Exercise instructions -
Transcribe the lines below, beginning at the line containing "How far from" and continuing through the line containing "What is the", both included.

Spatial reasoning records -
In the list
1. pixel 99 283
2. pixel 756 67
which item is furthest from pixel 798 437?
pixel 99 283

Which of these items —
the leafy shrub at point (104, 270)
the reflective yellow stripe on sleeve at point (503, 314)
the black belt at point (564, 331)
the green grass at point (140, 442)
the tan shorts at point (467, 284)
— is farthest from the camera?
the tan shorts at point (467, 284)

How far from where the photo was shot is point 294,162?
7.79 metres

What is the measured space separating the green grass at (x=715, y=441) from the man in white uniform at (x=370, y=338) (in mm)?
==
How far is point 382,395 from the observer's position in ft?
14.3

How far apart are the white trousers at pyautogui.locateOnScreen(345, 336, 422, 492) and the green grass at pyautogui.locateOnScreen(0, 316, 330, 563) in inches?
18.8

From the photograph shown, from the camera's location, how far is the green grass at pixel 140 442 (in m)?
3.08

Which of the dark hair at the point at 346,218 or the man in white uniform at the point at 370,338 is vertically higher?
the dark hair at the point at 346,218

Answer for this exercise -
How far from where the photo was shot is point 294,162?
7.79 metres

What is the measured space separating the green grass at (x=715, y=441) from the man in white uniform at (x=370, y=338) (in mm)?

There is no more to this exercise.